=== DATA EXCERPTS ===
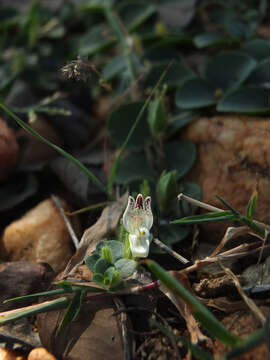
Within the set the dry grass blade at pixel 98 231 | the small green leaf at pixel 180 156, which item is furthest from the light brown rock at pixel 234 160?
the dry grass blade at pixel 98 231

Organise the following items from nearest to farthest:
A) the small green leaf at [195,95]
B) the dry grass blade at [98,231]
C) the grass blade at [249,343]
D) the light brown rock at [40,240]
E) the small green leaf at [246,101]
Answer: the grass blade at [249,343] → the dry grass blade at [98,231] → the light brown rock at [40,240] → the small green leaf at [246,101] → the small green leaf at [195,95]

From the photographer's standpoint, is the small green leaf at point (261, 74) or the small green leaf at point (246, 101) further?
the small green leaf at point (261, 74)

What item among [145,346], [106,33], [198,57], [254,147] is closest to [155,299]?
[145,346]

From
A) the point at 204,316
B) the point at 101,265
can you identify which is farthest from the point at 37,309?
the point at 204,316

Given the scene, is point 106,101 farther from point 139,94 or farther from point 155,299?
point 155,299

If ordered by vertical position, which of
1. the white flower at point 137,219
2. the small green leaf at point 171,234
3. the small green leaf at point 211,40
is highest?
the small green leaf at point 211,40

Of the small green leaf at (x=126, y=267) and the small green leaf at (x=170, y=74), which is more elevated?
the small green leaf at (x=170, y=74)

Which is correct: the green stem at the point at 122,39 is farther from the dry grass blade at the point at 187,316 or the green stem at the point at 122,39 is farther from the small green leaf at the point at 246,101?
the dry grass blade at the point at 187,316
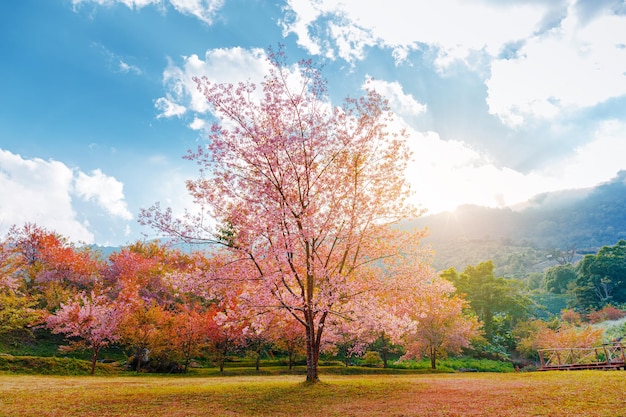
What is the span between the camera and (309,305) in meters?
13.9

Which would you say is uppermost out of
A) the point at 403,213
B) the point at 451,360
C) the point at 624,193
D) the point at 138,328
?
the point at 624,193

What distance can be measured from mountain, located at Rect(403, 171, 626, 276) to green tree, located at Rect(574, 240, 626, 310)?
72.6 meters

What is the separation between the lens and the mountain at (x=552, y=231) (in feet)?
523

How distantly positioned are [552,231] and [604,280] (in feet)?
427

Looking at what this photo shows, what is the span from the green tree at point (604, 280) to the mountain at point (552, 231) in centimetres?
7263

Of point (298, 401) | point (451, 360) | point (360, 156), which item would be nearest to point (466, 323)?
point (451, 360)

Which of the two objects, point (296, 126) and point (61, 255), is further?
point (61, 255)

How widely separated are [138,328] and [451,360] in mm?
29339

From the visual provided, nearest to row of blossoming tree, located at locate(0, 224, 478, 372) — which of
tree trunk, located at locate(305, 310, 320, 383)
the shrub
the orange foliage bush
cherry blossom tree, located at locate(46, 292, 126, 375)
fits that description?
cherry blossom tree, located at locate(46, 292, 126, 375)

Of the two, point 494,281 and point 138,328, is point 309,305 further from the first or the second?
point 494,281

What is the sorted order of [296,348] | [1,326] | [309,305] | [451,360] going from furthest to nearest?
[451,360]
[296,348]
[1,326]
[309,305]

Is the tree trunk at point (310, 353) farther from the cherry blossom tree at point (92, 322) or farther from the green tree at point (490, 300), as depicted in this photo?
the green tree at point (490, 300)

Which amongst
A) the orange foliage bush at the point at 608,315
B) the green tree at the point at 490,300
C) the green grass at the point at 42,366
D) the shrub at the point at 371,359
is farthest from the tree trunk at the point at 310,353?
the orange foliage bush at the point at 608,315

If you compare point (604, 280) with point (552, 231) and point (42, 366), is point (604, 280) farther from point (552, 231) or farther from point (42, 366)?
point (552, 231)
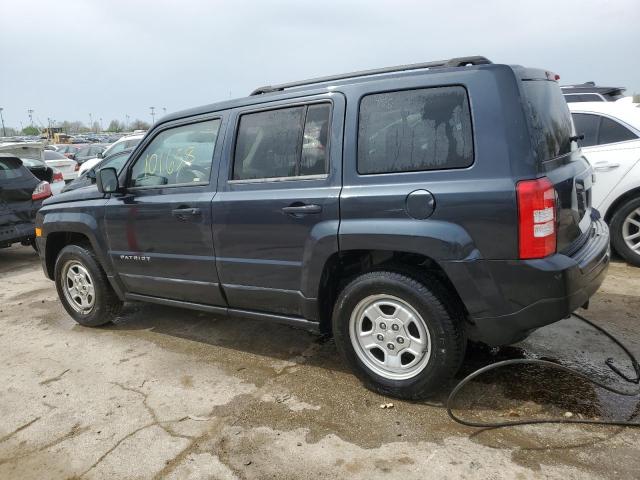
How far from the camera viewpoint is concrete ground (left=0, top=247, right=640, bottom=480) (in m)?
2.53

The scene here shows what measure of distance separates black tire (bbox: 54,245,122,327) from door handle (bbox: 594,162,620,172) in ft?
17.0

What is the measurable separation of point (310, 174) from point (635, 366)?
2.37m

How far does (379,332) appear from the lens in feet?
10.0

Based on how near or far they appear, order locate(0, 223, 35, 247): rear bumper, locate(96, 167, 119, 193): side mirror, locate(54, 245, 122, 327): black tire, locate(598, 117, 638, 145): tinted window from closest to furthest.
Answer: locate(96, 167, 119, 193): side mirror
locate(54, 245, 122, 327): black tire
locate(598, 117, 638, 145): tinted window
locate(0, 223, 35, 247): rear bumper

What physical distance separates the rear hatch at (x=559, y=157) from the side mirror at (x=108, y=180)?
10.0 feet

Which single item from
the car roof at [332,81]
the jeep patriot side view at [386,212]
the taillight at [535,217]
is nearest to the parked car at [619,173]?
the jeep patriot side view at [386,212]

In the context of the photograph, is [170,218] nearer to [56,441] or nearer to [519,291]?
[56,441]

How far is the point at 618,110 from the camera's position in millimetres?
5754

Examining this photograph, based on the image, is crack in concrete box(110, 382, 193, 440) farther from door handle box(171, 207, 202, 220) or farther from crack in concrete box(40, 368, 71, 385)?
door handle box(171, 207, 202, 220)

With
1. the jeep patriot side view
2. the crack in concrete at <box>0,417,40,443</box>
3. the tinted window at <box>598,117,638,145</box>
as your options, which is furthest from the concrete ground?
the tinted window at <box>598,117,638,145</box>

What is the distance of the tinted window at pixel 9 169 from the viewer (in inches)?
293

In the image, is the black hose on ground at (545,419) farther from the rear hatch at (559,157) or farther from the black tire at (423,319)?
the rear hatch at (559,157)

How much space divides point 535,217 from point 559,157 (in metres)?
0.60

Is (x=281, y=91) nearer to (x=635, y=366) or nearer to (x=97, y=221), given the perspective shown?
(x=97, y=221)
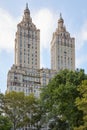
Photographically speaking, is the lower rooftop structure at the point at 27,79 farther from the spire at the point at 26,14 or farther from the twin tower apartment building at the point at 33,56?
the spire at the point at 26,14

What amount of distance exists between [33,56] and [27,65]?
526 centimetres

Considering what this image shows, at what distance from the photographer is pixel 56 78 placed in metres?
47.9

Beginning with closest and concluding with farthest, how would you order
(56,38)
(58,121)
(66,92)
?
(66,92) < (58,121) < (56,38)

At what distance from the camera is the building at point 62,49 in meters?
153

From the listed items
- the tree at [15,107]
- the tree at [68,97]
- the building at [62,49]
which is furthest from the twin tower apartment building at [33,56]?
the tree at [68,97]

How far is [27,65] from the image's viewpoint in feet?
482

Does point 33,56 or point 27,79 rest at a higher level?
point 33,56

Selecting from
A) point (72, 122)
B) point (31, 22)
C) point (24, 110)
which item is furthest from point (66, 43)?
point (72, 122)

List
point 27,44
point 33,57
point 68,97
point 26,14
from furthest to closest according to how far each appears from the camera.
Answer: point 26,14, point 27,44, point 33,57, point 68,97

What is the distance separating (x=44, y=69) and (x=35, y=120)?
3515 inches

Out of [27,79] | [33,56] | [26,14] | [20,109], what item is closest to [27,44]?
[33,56]

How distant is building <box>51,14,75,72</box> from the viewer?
502 feet

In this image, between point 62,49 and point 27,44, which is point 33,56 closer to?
point 27,44

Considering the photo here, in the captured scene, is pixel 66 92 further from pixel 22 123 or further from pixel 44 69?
pixel 44 69
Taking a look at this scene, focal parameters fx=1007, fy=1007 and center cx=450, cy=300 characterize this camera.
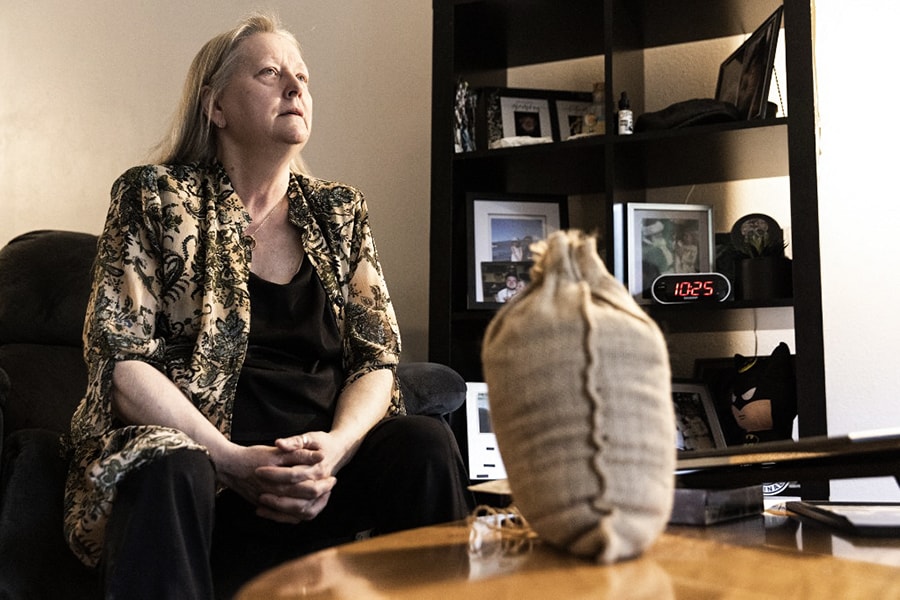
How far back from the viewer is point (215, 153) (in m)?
1.84

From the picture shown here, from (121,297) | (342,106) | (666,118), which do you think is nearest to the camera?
(121,297)

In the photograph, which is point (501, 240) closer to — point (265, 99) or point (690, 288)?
point (690, 288)

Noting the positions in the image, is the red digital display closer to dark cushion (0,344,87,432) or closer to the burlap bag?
dark cushion (0,344,87,432)

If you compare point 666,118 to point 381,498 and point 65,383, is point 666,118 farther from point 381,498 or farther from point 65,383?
point 65,383

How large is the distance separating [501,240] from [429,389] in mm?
609

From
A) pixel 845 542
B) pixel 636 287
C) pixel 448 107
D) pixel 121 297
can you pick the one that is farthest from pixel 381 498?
pixel 448 107

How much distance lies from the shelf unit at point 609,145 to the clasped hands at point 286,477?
3.10ft

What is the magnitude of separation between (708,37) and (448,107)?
71 cm

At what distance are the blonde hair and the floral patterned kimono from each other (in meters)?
0.07

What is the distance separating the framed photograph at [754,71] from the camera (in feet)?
7.15

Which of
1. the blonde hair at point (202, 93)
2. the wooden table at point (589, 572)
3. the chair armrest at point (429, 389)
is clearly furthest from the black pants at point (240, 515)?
the blonde hair at point (202, 93)

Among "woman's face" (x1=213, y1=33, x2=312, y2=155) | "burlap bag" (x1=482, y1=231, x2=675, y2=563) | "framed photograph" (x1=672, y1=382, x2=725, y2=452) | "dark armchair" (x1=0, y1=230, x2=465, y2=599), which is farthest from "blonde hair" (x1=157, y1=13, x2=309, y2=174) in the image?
"burlap bag" (x1=482, y1=231, x2=675, y2=563)

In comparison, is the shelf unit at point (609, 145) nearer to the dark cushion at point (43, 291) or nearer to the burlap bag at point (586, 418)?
the dark cushion at point (43, 291)

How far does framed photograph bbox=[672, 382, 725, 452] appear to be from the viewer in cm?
221
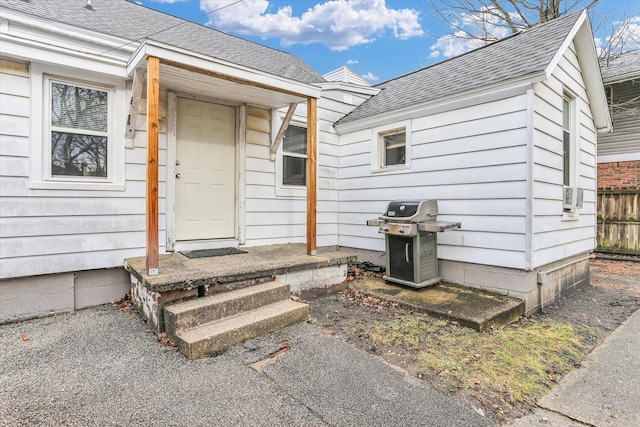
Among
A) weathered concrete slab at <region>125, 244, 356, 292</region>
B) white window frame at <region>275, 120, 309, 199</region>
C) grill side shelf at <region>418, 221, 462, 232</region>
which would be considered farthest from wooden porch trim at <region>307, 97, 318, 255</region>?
grill side shelf at <region>418, 221, 462, 232</region>

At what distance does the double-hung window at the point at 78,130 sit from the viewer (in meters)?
3.67

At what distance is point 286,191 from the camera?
220 inches

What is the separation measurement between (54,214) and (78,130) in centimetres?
97

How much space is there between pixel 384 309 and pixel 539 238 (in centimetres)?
206

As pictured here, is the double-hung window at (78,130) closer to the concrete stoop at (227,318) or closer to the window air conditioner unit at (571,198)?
the concrete stoop at (227,318)

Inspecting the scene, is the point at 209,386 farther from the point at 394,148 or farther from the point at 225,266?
the point at 394,148

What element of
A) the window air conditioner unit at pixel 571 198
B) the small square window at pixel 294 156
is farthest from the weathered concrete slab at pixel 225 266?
the window air conditioner unit at pixel 571 198

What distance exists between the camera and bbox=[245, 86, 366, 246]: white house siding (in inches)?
205

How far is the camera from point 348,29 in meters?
11.8

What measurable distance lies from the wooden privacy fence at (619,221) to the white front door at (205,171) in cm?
905

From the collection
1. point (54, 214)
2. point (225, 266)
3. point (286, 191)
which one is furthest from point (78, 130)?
point (286, 191)

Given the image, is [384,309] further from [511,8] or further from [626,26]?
[626,26]

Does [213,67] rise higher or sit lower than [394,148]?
higher

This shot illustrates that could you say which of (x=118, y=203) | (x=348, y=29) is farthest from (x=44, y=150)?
(x=348, y=29)
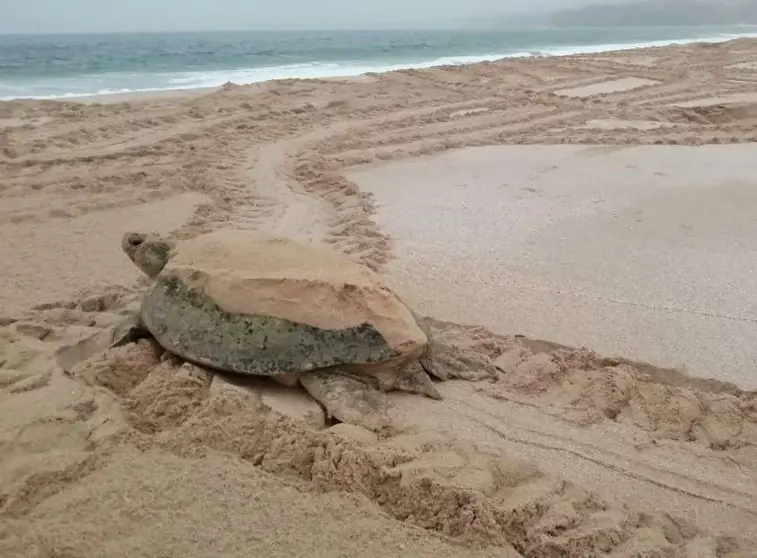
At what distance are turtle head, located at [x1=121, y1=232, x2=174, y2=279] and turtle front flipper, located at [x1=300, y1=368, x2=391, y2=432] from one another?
108 cm

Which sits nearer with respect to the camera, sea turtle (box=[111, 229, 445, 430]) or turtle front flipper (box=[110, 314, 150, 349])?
sea turtle (box=[111, 229, 445, 430])

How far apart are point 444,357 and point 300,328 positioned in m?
0.70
===
Rewrite everything from the row containing "How far apart" down to the end of the rows as a Markdown table with two columns, Nr and Line. Number each line, and skip blank lines.

| Nr | Line |
|---|---|
| 1 | How far apart are point 444,357 and point 300,328 positioned in m? |
| 2 | 0.70 |